O confronto teve alternância de protagonismo e terminou com números individuais que ajudam a explicar o equilíbrio. Pela França, M. Henno foi o maior pontuador da partida, com 24 pontos, incluindo três bloqueios e um ace. Boyer também teve papel importante, com 18 pontos, enquanto Clevenot fechou com 16. Gueye somou 13, Lyegbekedo marcou 10 e Brizard contribuiu com cinco pontos. Do lado iraniano, Poriya liderou a equipe com 20 pontos, seguido por Haghparast, com 17, e Haji, com 14.
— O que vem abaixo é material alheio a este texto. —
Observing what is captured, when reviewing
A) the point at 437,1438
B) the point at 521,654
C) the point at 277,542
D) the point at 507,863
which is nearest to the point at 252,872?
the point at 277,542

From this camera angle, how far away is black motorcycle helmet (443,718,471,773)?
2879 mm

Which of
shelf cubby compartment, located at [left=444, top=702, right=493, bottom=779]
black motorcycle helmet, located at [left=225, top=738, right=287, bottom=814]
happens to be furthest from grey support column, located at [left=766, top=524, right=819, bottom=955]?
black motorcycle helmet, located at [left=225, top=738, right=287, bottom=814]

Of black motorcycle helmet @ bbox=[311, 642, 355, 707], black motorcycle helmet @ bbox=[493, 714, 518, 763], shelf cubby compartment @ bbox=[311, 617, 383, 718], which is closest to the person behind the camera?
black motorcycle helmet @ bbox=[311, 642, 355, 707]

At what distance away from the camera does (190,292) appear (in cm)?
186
A vitória francesa ganha peso dentro do contexto da VNL 2026, torneio que serve como uma das principais vitrines do vôlei internacional nesta temporada. Em um ano de Copa do Mundo em outras modalidades e de calendário apertado para seleções e clubes, cada rodada da Liga das Nações ajuda a medir força, ajustar elenco e consolidar nomes que podem ganhar espaço ao longo do ciclo competitivo. Para a França, o triunfo apertado reforça a necessidade de consistência antes da reta decisiva da fase classificatória.
O Irã, por sua vez, mostrou competitividade e levou a partida ao limite, o que também tem valor em uma competição de alto nível como a VNL. A equipe conseguiu manter o jogo aberto até o tie-break e contou com boa produção ofensiva de seus principais nomes, mas não sustentou a vantagem necessária para sair com a vitória. Em torneios curtos e de pontos corridos, esse tipo de derrota costuma pesar, já que cada set pode fazer diferença na tabela.
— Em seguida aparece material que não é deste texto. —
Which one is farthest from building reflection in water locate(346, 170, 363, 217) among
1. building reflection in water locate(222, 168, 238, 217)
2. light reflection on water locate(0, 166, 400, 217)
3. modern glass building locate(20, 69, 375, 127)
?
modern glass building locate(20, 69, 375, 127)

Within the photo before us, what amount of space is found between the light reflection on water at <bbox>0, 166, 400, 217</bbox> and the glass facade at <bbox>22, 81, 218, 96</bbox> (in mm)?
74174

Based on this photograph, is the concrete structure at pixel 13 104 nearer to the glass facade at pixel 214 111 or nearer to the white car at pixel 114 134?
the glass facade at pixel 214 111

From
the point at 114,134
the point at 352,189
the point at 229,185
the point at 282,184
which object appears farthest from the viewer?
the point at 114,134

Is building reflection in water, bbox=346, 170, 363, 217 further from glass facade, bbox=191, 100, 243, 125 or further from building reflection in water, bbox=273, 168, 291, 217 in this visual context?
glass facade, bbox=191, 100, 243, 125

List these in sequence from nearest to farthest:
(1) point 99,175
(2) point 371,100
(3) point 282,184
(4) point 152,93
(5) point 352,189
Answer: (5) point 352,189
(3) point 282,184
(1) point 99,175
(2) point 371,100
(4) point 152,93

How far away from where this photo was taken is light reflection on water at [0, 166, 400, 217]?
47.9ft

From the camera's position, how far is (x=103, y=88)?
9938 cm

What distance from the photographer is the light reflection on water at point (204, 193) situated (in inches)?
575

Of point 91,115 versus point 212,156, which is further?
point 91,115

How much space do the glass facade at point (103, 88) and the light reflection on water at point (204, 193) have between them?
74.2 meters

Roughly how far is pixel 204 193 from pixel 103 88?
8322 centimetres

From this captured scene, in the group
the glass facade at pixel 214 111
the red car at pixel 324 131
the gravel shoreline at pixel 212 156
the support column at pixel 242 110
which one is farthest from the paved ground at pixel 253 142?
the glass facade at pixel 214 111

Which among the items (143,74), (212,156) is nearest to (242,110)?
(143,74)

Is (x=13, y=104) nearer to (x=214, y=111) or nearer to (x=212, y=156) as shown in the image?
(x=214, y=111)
Para a França, o próximo passo é transformar a vitória sofrida em impulso para a sequência da segunda semana. A equipe sabe que ainda precisa de mais resultados positivos para encaminhar a classificação e evitar pressão nas rodadas finais. Já o Irã terá de reagir rapidamente para não perder terreno na disputa, especialmente em uma fase em que qualquer tropeço pode complicar a caminhada no torneio.
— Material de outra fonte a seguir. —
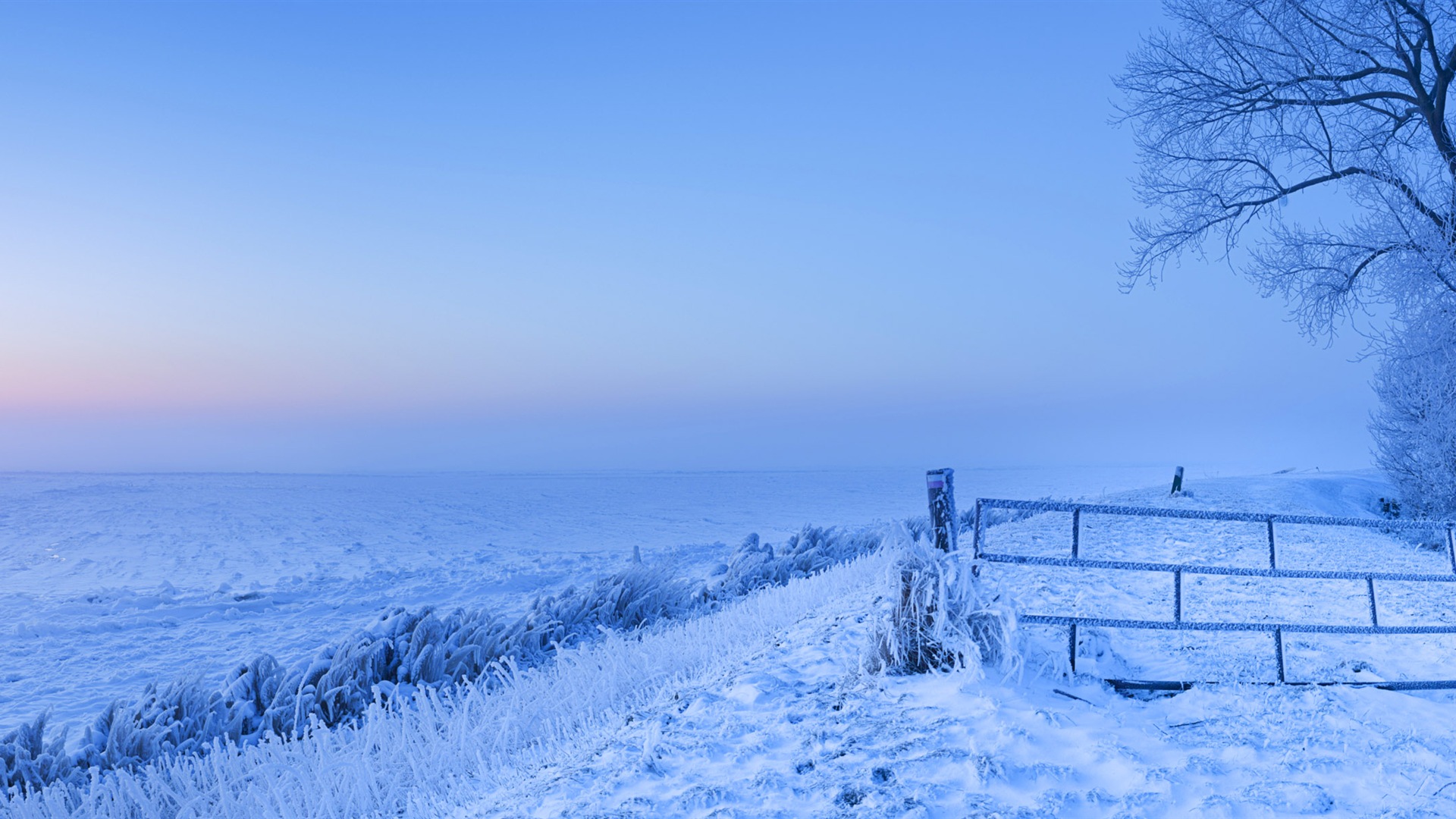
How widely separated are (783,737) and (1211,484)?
23780mm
A partida também reforça a importância da VNL como termômetro técnico para seleções que buscam estabilidade ao longo da temporada. Em jogos assim, a leitura de elenco, a resposta em momentos de pressão e a capacidade de fechar sets apertados costumam ser tão relevantes quanto o placar final. No caso francês, a vitória por 3 a 2 vale não só pelos pontos somados, mas também pelo teste de resistência em um duelo que exigiu concentração até o último ponto.